**** Testo da esaminare ****
Sentenze Cassazione

Avvocato e cliente, comunicazioni valide anche al Bar

Sentenze Cassazione 2013

Avvocato e cliente, comunicazioni valide anche al Bar
Corte di Cassazione Civile Terza Sezione – Sentenza 16 gennaio 2013, n. 938

Nel caso esaminato e di cui si riporta il testo della decisione presa dalla Cassazione la vicenda riguardava il comportamento tenuto da un avvocato che, assunto per difendere una S.A.S. per questioni che riguardavano uno sfratto, comunicava in forma orale degli esiti dell’udienza ovvero la concessione da parte del Giudice del termine di grazia di 90 gg, al socio accomandante invece che alla società accomandataria, con l’effetto della successiva convalida dello sfratto.

In altri termini, si chiedeva la condanna del professionista per inadempimento ma, secondo quanto stabilito dalla Corte la comunicazione del mandatario al mandante può avvenire in qualunque modo senza esser tenuta al rispetto di particolari forme e, pertanto, può effettuarsi anche oralmente salvo quei casi in cui la legge esplicitamente richiede una forma specifica e, inoltre, la comunicazione deve intendersi validamente compiuta anche se effettuata in un bar o in qualsiasi altra sede priva dei requisiti di professionalità.
****
Elenco dei compiti ::
A – Stabilisci se le affermazioni (i), (ii) e (iii) concordano con il testo sulla comunicazione tra avvocato e cliente. Per ciascuna rispondi sì o no e cita tra virgolette le parole del testo che lo dimostrano.
(i) Il Giudice aveva concesso un termine di grazia di 90 giorni.
(ii) L'avvocato comunicò per iscritto gli esiti dell'udienza.
(iii) Secondo la Corte, una comunicazione fatta in un bar non è valida.
B – Riscrivi il tratto del testo sulla comunicazione tra avvocato e cliente che va da "Sentenze Cassazione 2013" fino a "convalida dello sfratto.", sostituendo "Giudice" con "Tribunale".
Il materiale successivo è indipendente dal testo.
**** Materiale di studio ****
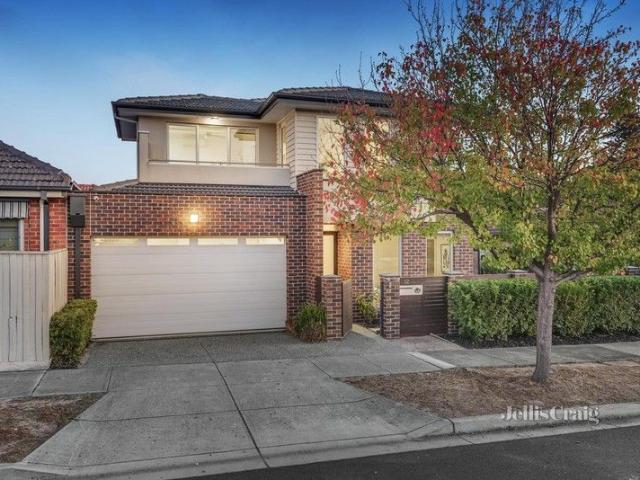 House for sale in Bentleigh East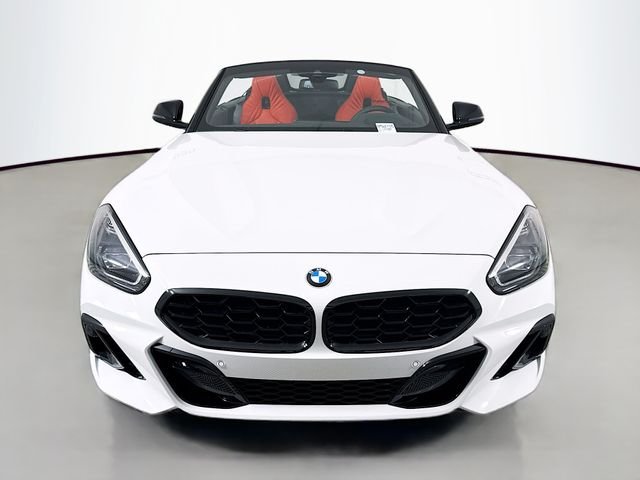 New 2026 Alpine White BMW sDrive30i image 2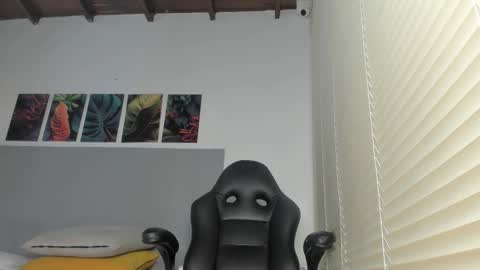 _molly_rosse_ online show from February 13, 2026, 11:50 am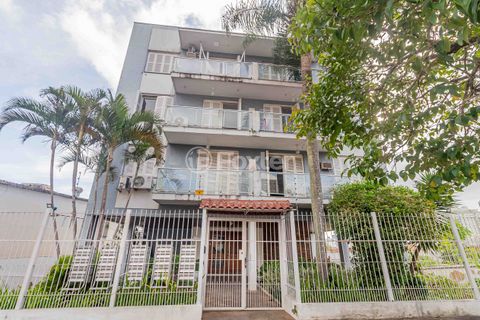 Image 17 - 131586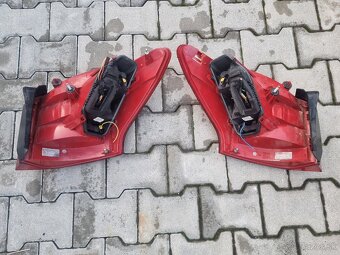 Peugeot 407 SW kufrové dvere - 15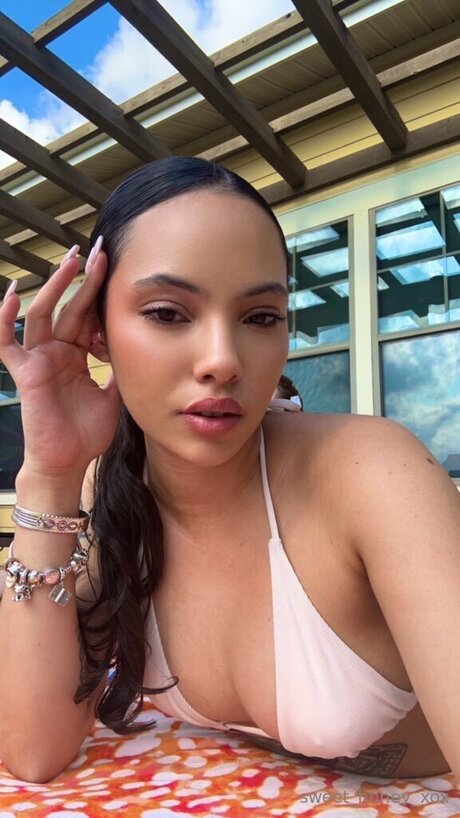 巨乳とお尻のOnlyFans 無料セクシー 画像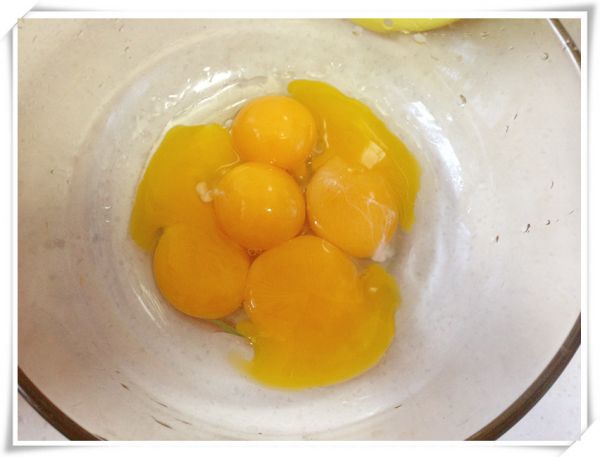 葡萄干戚风蛋糕卷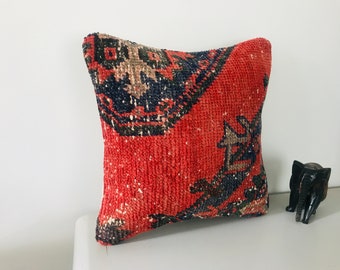 Funda de cojín Kilim vintage en rojo y azul marino (40,6 x 40,6 cm) – Cojín étnico bohemio, cojines pequeños turcos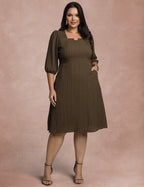 Vestido Midi Plissado Com Bolso Musgo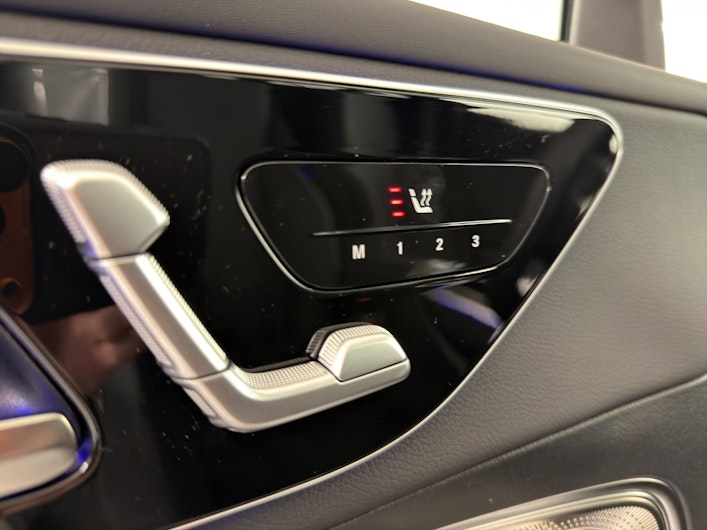 Vehicle image MERCEDES-BENZ GLC 220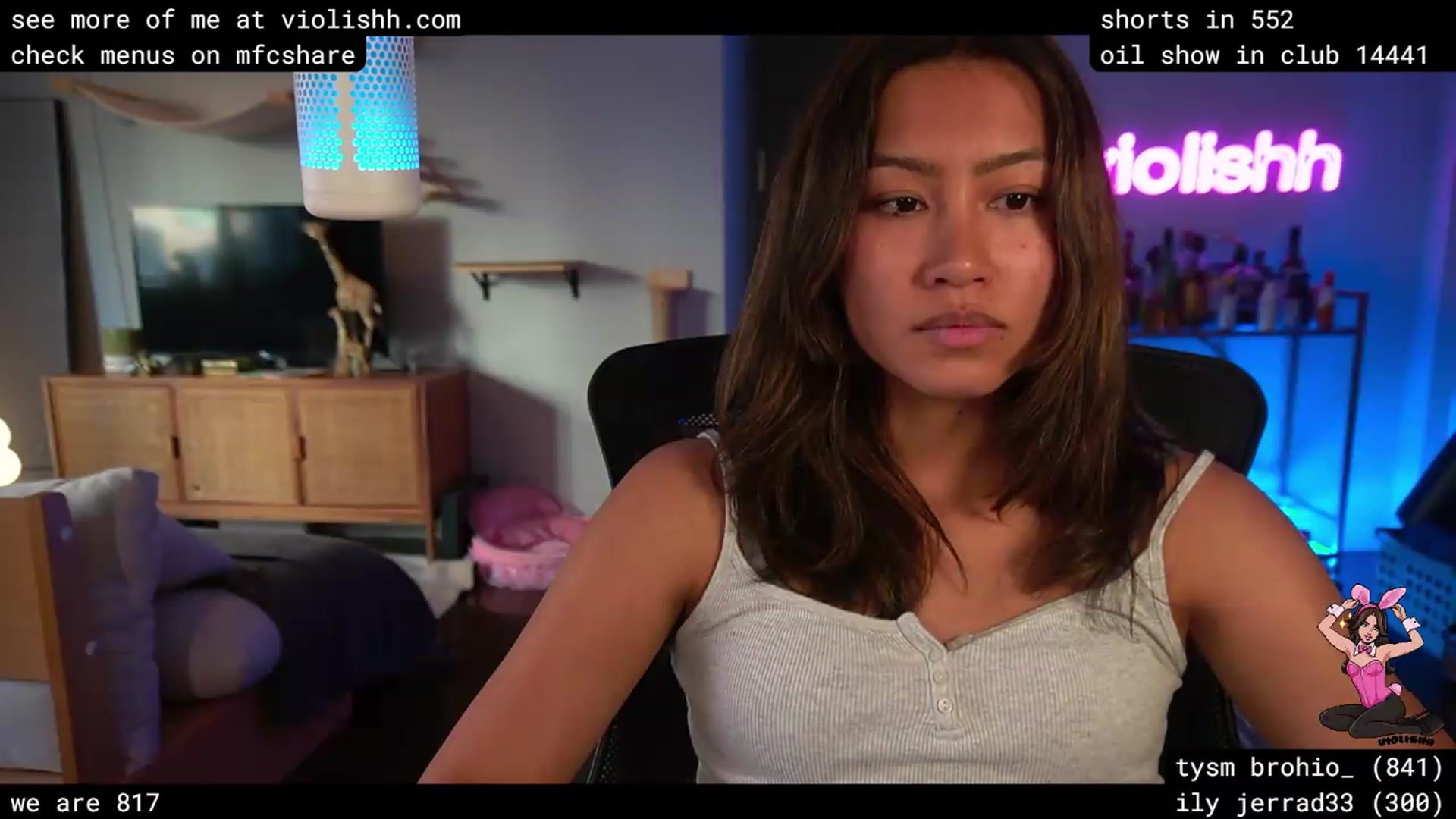 Gallery image thumbnail from violishh's myfreecams stream on, 06/23/2026, 01:09 image 8 of 20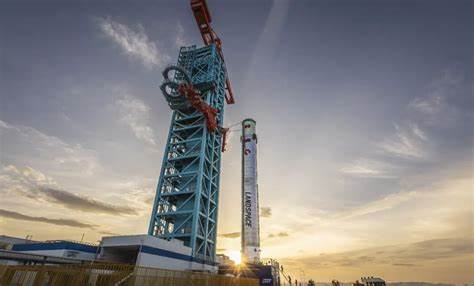 Rocket Two big Asian reuse milestones, Vandenberg becomes SpaceX west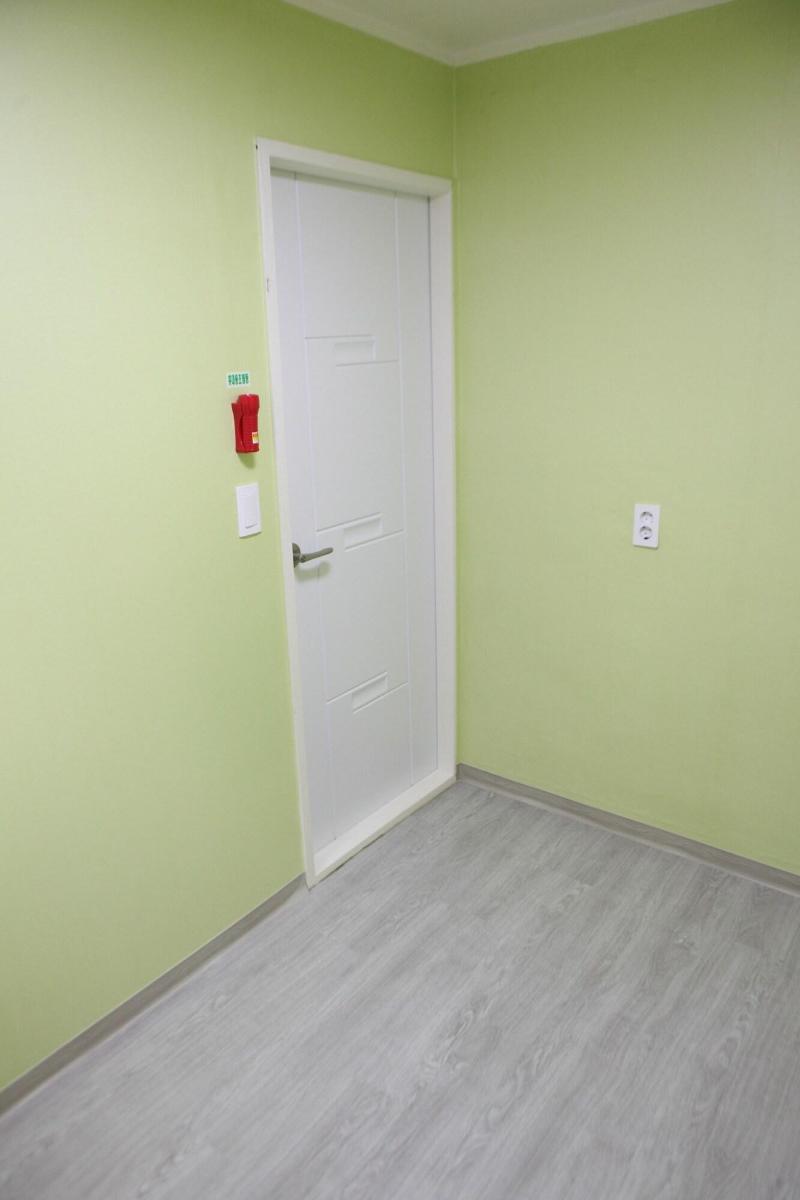 Hans House image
****
Risposte ai compiti ::
A –
(i) Sì: "la concessione da parte del Giudice del termine di grazia di 90 gg".
(ii) No: "comunicava in forma orale degli esiti dell’udienza".
(iii) No: "la comunicazione deve intendersi validamente compiuta anche se effettuata in un bar o in qualsiasi altra sede priva dei requisiti di professionalità".

B –
Sentenze Cassazione 2013

Avvocato e cliente, comunicazioni valide anche al Bar
Corte di Cassazione Civile Terza Sezione – Sentenza 16 gennaio 2013, n. 938

Nel caso esaminato e di cui si riporta il testo della decisione presa dalla Cassazione la vicenda riguardava il comportamento tenuto da un avvocato che, assunto per difendere una S.A.S. per questioni che riguardavano uno sfratto, comunicava in forma orale degli esiti dell’udienza ovvero la concessione da parte del Tribunale del termine di grazia di 90 gg, al socio accomandante invece che alla società accomandataria, con l’effetto della successiva convalida dello sfratto.